Viernes 30 de octubre de 1998

 

Querido cardenal Arinze;
eminencias;
queridos hermanos en el episcopado;
hermanos y hermanas en Cristo:

1. Me alegra tener esta oportunidad de saludaros a vosotros, miembros, consultores y personal del Consejo pontificio para el diálogo interreligioso, con ocasión de vuestra asamblea plenaria. Nos encontramos hoy en el marco del ya inminente gran jubileo del año 2000, un momento especial de gracia y alegría en el que toda la Iglesia elevará una gran oración de alabanza y acción de gracias al Padre por el inestimable don de la redención, que Cristo nos conquistó con su encarnación, su muerte y su resurrección.

Pronto entraremos en el tercer año, el último, de la preparación inmediata para este acontecimiento único en la historia de la salvación, un año durante el cual centraremos nuestra atención en la persona de Dios Padre, por el que Jesucristo fue enviado y al que regresó (cf. Jn 16, 28). Uno de los objetivos particulares de este último año de preparación, como subrayé en la carta apostólica Tertio millennio adveniente, es ensanchar los horizontes de los creyentes, para que toda la vida cristiana pueda verse «como una gran peregrinación hacia la casa del Padre», un viaje de fe, que «afecta a lo íntimo de la persona, prolongándose después a la comunidad creyente para alcanzar a la humanidad entera» (n. 49).

2. Para lograr correctamente este «ensanchamiento de horizontes», es necesaria una conversión del corazón, una metanoia, que muy oportunamente ha sido objeto de vuestras reflexiones durante estos días.
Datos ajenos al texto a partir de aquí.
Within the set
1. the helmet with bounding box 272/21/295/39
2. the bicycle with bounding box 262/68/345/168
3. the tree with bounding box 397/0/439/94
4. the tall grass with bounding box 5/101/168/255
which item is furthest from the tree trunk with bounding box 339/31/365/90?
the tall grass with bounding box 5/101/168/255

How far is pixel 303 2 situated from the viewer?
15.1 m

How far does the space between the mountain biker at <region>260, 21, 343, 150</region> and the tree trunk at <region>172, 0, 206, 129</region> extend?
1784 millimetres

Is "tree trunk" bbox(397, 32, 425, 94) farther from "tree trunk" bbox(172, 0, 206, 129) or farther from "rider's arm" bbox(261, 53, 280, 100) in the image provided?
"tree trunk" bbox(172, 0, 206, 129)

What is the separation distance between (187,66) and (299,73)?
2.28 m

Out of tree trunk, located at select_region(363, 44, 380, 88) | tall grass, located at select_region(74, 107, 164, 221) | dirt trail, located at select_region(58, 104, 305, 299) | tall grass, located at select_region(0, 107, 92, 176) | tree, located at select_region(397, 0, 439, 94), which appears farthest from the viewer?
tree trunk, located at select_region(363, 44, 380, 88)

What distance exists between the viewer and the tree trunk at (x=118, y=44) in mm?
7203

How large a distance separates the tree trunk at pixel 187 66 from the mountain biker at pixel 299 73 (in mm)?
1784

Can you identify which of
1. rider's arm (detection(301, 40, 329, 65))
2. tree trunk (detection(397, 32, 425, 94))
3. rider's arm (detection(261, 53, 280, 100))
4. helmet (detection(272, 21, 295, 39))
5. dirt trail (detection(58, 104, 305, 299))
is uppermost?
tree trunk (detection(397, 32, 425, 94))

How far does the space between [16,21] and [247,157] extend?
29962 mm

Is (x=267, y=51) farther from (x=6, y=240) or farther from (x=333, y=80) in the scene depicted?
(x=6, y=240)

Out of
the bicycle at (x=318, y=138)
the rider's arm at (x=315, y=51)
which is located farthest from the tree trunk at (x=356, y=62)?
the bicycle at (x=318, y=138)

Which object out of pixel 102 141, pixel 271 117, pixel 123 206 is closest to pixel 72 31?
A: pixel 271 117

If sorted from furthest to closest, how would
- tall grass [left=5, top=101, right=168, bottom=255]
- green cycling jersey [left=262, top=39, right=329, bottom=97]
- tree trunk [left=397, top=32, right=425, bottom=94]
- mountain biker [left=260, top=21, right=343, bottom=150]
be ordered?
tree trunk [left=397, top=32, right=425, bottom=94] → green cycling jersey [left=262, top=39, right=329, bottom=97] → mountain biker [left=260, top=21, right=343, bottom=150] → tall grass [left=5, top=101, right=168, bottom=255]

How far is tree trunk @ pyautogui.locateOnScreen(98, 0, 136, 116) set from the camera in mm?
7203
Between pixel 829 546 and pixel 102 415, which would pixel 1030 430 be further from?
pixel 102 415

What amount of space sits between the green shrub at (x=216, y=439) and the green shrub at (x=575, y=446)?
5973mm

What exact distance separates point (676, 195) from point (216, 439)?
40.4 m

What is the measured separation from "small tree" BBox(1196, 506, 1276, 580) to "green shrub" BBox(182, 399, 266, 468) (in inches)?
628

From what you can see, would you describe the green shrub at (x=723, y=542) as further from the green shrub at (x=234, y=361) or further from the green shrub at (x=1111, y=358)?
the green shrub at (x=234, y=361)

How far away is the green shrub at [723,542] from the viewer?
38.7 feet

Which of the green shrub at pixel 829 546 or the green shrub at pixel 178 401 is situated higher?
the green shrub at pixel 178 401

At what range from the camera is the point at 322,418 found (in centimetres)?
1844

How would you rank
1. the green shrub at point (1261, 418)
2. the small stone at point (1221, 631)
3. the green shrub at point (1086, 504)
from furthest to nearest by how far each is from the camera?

En efecto, el corazón humano es el punto de partida de este viaje interior, y desempeña un papel especial en todo diálogo religioso. Por eso, vuestras discusiones persiguen un fin muy importante. Ayudarán a la Iglesia a comprometerse de modo cada vez más pleno y eficaz en el diálogo con nuestros hermanos y hermanas de las diferentes tradiciones religiosas, especialmente con los musulmanes y, siguiendo las directrices de la Asamblea especial para Asia del Sínodo de los obispos, celebrada recientemente, con los seguidores del hinduismo, el budismo, el sintoísmo, y con los modos de pensar y vivir que ya estaban arraigados en Asia antes de la llegada del Evangelio a esas tierras.

Vuestras reflexiones se han situado de modo apropiado en el marco global del «diálogo de espiritualidad y espiritualidad del diálogo», continuación y profundización del tema de vuestra última asamblea plenaria. En efecto, no puede haber auténtica y duradera conversión del corazón sin espíritu de oración.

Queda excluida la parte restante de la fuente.